Generation, dynamics, and correlations of the fission fragments' angular momenta

Abstract: The generation of angular momentum in fissioning nuclei is not well understood. The predictions of different models disagree, particularly concerning the correlation between the fragments' angular momenta. In this article, a time-dependent collective Hamiltonian model is proposed to treat the generation of the angular momentum in the fission fragments due to the quantum uncertainty principle as well as the dynamics of the collective wave function during and after scission.
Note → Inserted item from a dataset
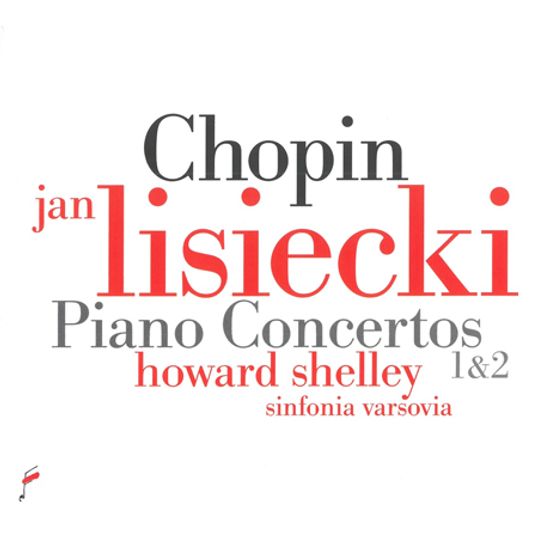 PIANO CONCERTOS 1 & 2/ JAN LISIECKI, HOWARD SHELLEY [쇼팽: 피아노 협주곡 - 얀 리시에츠키, 하워드 셸리]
The model is constructed in the framework of the frozen Hartree-Fock approximation using a Skyrme energy functional to extract deformations of the fission fragments as well as the interactions in a derived collective Hamiltonian. The fission reactions studied are $^{240}$Pu $\rightarrow$ $^{132}$Sn+$^{108}$Ru and $^{240}$Pu $\rightarrow$ $^{144}$Ba+$^{96}$Sr. The model can account for a large part of the angular momentum found in experimental data. The orientation of the angular momentum of each fragment is found to be mainly in the plane perpendicular to the fission axis, in agreement with the experiment. The magnitudes of the angular momenta in the two fragments are nearly uncorrelated, in agreement with the recent experimental data of Wilson et al., Nature (London) 590, 566 (2021). Some of the conclusions of the traditional collective vibration model are supported by the present model but some are not. Surprisingly, it is found that the angular momenta of the fragments are slightly correlated positively as in a wriggling mode. It is also found that the presence of an octupole deformation in a fragment can significantly increase the generated angular momentum.